Ethics are not part of a legal or legislative framework but are more focused on how, for the purpose of this assignment, the healthcare professional makes clinical decisions and judgements when involved in the process of patient care. Ethics are important for a number of reasons. Firstly, ethics are important because they give us a baseline for understanding the concepts of right and wrong. Ethics help us to have a ready understanding of how to react to a certain situation long before that situation happens and having the ability to provide ethical reasoning in situations which are not straight forward or present as challenging to decision making processes.
Legally, in the situation we have focused on during the course of this essay, it would be unlawful for the paramedic to commence treatment on the child’s head wound without consent. As a child below the age of 16 is legally classed as a minor then consent to treatment should be obtained from the child’s relative or appropriate adult representing the child’s interests. Additionally it would be ethically wrong to use, as an example, a new treatment for the closure of head wounds that was part of a clinical trial without advising the patient and their adult representative of the research process and explain the risk/ benefit issues. If the paramedic attending to the child had not kept up to date with mandatory training on wound care or had not received any training on child and paediatric pre hospital care it would be un-ethical for the paramedic to continue to treat the child, the paramedic would be in breach of their professional scope of practice and there may be legal consequences if any action taken by the paramedic results in further injury or damage to the patients health and welfare.

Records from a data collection
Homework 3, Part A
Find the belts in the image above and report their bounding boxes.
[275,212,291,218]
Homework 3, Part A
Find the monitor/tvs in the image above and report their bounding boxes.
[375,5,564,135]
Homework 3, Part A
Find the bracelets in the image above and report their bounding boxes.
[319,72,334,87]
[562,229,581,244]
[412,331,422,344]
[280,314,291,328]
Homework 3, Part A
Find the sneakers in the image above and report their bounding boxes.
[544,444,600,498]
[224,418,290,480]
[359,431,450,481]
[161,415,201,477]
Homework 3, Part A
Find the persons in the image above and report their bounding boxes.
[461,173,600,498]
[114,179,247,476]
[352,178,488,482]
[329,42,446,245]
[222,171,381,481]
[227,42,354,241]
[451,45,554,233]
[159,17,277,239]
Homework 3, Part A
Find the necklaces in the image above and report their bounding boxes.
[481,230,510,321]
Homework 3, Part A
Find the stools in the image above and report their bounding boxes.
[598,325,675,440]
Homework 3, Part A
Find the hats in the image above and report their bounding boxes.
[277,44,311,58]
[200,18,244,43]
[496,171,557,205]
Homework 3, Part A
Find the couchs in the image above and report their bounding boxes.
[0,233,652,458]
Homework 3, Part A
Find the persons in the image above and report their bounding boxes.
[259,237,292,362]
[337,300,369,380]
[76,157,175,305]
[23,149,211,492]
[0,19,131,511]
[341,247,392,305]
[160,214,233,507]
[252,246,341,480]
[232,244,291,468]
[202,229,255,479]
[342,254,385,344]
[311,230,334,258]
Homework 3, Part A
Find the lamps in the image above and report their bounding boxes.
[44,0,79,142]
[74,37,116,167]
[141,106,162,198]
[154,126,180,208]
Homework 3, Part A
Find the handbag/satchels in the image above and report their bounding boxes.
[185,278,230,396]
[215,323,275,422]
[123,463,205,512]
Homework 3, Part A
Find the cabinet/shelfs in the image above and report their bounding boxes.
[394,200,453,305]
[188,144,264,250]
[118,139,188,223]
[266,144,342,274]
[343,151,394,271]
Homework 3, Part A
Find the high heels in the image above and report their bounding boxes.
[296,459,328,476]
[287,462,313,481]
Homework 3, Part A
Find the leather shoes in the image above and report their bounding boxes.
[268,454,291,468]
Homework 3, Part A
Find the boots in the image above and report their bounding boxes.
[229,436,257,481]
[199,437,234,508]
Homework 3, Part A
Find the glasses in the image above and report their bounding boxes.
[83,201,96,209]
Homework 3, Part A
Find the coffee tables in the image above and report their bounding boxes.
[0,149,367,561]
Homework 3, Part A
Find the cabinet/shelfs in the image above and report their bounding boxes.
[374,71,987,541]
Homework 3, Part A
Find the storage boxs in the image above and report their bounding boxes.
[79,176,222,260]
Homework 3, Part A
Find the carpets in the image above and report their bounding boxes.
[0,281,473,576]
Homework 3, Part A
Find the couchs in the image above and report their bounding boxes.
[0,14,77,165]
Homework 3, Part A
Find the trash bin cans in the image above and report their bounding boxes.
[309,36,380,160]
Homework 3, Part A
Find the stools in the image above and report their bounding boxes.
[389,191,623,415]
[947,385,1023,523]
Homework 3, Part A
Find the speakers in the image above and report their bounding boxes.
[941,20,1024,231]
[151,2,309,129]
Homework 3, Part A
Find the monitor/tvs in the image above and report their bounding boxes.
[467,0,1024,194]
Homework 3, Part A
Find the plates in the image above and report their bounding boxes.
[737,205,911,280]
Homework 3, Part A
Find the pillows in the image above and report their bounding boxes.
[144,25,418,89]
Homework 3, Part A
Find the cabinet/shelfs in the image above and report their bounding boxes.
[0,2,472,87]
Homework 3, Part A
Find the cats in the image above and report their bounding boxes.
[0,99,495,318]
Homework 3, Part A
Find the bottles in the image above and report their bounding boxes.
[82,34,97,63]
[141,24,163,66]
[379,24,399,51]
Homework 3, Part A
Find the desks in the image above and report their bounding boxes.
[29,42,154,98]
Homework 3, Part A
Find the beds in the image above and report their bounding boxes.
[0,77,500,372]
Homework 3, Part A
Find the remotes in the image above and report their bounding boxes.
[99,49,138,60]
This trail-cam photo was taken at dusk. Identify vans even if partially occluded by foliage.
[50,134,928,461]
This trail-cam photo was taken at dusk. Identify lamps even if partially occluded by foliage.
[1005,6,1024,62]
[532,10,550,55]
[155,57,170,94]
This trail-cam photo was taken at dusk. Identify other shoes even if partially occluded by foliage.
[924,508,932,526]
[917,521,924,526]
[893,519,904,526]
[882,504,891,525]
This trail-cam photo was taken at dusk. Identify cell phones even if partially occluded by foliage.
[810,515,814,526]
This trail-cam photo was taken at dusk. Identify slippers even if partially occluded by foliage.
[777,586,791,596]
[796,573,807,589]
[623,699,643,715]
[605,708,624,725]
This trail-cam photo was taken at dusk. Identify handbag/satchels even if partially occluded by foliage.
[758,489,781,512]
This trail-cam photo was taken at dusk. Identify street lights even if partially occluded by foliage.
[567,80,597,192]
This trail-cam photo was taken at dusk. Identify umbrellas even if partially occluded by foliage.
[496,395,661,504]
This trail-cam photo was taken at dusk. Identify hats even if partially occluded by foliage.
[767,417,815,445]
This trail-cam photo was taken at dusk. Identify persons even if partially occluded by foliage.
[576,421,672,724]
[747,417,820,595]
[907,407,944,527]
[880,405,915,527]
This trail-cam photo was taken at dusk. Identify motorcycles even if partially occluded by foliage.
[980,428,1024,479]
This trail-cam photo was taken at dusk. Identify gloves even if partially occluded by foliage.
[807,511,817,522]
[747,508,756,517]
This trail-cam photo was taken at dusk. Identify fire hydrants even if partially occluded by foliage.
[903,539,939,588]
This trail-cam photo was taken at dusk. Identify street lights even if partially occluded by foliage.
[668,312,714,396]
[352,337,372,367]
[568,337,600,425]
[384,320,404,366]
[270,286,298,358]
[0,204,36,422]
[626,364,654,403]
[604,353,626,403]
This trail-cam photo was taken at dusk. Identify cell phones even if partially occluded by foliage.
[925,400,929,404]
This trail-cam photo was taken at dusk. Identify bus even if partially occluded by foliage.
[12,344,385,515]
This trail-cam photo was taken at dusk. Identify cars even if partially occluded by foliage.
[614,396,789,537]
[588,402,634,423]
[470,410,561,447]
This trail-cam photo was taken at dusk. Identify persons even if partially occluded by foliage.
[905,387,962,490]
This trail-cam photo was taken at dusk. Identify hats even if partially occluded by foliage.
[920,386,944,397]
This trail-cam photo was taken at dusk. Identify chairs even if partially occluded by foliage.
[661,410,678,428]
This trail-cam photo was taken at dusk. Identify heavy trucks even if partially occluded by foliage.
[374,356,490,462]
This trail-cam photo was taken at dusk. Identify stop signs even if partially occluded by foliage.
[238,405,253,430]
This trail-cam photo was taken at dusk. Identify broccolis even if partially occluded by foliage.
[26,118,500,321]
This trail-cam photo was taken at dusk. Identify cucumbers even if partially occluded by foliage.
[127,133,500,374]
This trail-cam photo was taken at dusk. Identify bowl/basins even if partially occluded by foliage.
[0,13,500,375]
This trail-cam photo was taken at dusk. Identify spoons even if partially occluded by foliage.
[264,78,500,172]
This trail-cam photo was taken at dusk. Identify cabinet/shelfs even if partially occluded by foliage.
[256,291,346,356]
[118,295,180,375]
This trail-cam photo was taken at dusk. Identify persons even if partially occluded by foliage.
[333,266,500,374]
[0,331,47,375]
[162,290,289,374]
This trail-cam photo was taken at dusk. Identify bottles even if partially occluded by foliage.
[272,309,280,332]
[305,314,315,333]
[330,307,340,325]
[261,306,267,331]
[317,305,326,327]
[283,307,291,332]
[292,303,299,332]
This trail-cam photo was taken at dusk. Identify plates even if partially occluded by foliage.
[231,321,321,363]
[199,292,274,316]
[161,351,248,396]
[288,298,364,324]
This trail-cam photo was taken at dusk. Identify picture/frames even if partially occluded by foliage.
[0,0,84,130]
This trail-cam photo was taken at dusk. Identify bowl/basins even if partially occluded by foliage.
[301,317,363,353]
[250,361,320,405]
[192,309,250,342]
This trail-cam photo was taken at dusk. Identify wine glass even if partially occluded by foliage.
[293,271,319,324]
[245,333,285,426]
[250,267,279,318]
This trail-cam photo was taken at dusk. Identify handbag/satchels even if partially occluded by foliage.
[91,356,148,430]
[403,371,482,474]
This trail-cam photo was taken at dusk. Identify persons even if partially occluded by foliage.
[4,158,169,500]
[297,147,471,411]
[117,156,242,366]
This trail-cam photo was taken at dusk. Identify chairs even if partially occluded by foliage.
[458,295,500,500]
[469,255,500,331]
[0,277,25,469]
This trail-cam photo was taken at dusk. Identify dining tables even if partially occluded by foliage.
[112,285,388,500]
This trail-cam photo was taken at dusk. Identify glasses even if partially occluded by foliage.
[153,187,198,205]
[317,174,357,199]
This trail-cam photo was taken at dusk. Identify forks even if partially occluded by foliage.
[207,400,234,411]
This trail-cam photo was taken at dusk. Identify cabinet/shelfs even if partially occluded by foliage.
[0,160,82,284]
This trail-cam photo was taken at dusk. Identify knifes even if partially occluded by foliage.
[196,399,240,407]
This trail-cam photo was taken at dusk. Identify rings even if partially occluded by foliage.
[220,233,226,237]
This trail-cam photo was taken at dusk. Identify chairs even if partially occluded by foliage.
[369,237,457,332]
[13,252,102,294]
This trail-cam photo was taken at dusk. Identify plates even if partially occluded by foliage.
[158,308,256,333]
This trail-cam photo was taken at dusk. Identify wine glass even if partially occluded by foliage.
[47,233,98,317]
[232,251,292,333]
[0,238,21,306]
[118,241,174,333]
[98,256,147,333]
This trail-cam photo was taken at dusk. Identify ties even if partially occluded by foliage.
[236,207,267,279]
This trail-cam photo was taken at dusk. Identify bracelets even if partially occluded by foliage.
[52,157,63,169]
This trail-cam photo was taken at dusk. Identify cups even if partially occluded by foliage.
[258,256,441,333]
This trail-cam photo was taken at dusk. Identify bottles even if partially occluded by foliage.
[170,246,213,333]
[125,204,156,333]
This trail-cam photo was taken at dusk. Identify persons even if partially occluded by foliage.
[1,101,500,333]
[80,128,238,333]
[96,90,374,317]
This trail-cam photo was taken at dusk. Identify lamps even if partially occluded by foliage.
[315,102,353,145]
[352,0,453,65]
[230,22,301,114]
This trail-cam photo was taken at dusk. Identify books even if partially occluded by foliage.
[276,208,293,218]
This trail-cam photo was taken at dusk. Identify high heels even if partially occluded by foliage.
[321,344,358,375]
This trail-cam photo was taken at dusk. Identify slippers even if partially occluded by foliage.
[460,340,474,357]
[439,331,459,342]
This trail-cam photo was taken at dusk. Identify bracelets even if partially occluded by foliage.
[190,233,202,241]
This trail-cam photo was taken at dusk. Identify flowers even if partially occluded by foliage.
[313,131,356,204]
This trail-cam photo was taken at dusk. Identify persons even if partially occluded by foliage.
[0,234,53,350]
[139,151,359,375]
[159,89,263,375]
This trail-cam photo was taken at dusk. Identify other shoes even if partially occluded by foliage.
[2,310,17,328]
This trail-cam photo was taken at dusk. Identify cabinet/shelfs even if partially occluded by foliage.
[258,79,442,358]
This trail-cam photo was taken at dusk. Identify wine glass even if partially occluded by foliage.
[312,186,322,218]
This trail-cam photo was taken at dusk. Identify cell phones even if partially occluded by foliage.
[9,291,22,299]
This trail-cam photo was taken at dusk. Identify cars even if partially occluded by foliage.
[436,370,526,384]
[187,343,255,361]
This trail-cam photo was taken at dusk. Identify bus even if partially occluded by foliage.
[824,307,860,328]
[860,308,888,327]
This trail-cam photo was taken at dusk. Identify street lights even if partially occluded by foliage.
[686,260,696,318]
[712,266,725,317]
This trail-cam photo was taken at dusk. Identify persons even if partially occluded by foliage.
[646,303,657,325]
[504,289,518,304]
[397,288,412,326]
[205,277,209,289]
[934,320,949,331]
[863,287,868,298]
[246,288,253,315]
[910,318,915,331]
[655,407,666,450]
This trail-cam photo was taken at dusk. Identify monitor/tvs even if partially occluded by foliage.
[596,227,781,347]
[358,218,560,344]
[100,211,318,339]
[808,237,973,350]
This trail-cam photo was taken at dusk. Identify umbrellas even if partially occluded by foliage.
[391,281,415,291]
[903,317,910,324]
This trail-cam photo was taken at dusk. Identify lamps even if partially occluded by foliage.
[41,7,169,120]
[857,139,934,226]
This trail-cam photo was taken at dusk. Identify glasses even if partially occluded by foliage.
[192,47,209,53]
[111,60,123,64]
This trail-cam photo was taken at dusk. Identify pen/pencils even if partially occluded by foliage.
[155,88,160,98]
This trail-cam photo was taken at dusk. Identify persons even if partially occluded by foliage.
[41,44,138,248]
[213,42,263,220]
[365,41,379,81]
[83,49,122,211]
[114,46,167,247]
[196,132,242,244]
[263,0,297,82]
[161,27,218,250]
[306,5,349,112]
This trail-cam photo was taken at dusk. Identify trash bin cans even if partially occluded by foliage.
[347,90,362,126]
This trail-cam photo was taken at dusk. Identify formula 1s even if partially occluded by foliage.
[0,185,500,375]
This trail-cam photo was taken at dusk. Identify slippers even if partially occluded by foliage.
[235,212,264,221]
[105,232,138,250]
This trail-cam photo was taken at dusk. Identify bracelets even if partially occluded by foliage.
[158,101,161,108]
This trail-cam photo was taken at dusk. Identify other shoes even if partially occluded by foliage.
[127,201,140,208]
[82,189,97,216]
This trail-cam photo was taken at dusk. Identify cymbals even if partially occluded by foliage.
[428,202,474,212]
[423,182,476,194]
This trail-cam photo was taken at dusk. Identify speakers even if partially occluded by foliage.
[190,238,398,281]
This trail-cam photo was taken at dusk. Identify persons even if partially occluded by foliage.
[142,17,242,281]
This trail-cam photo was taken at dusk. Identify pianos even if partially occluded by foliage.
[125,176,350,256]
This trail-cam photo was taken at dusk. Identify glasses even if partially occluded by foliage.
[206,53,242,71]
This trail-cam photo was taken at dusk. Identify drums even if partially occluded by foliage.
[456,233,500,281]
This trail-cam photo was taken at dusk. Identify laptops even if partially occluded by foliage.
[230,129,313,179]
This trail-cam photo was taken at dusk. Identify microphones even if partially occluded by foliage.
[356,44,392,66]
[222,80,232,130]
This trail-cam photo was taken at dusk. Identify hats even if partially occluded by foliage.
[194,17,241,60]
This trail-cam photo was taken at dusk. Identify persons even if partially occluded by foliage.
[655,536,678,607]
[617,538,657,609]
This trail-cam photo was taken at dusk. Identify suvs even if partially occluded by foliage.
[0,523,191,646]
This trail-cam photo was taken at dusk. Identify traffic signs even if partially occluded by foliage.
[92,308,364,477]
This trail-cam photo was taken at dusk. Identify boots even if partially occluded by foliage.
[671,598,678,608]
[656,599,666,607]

- [TASKS TO CARRY OUT]
A. According to the passage on healthcare ethics, from whom should consent be obtained before treating a child under 16?
B. Resume the passage on healthcare ethics from the point where it stops.

- [TASK-BY-TASK RESULTS]
A. From the child's relative or an appropriate adult representing the child's interests.

B.
Conclusion
In order for ambulance services and paramedics to deliver the portable healthcare service for the NHS with service developments including mobile health resources, able to provide an increasing range of assessment, treatment and diagnostic services (Department of Health, 2005), it has become apparent that paramedics have to develop and increase their knowledge and scope of practice to ensure that these changes can be delivered. Evolving service provision must address the training needs of the care providers to ensure that patients continue to receive high quality evidence based health care that is delivered in a variety of settings, from the acute hospital to their own homes.
Wound care is one element of service provision that paramedics and ambulance service personnel are trained in addressing and in the scenario for this assignment the wound care intervention was assessed to be relatively straight forward therefore clinical decision making based on the professionals scope of practice and ethical reasoning supported the decision for the paramedic to treat within the patients home environment.
In more complex situations, where the wound care requires more advanced intervention it is essential for the paramedic to have achieved a level of competence in the management of wounds and injuries for their professional scope of practice to remain relevant. The importance of training and skill development ensures levels of anxiety remain low and clinical competence and decision making remains of the highest quality.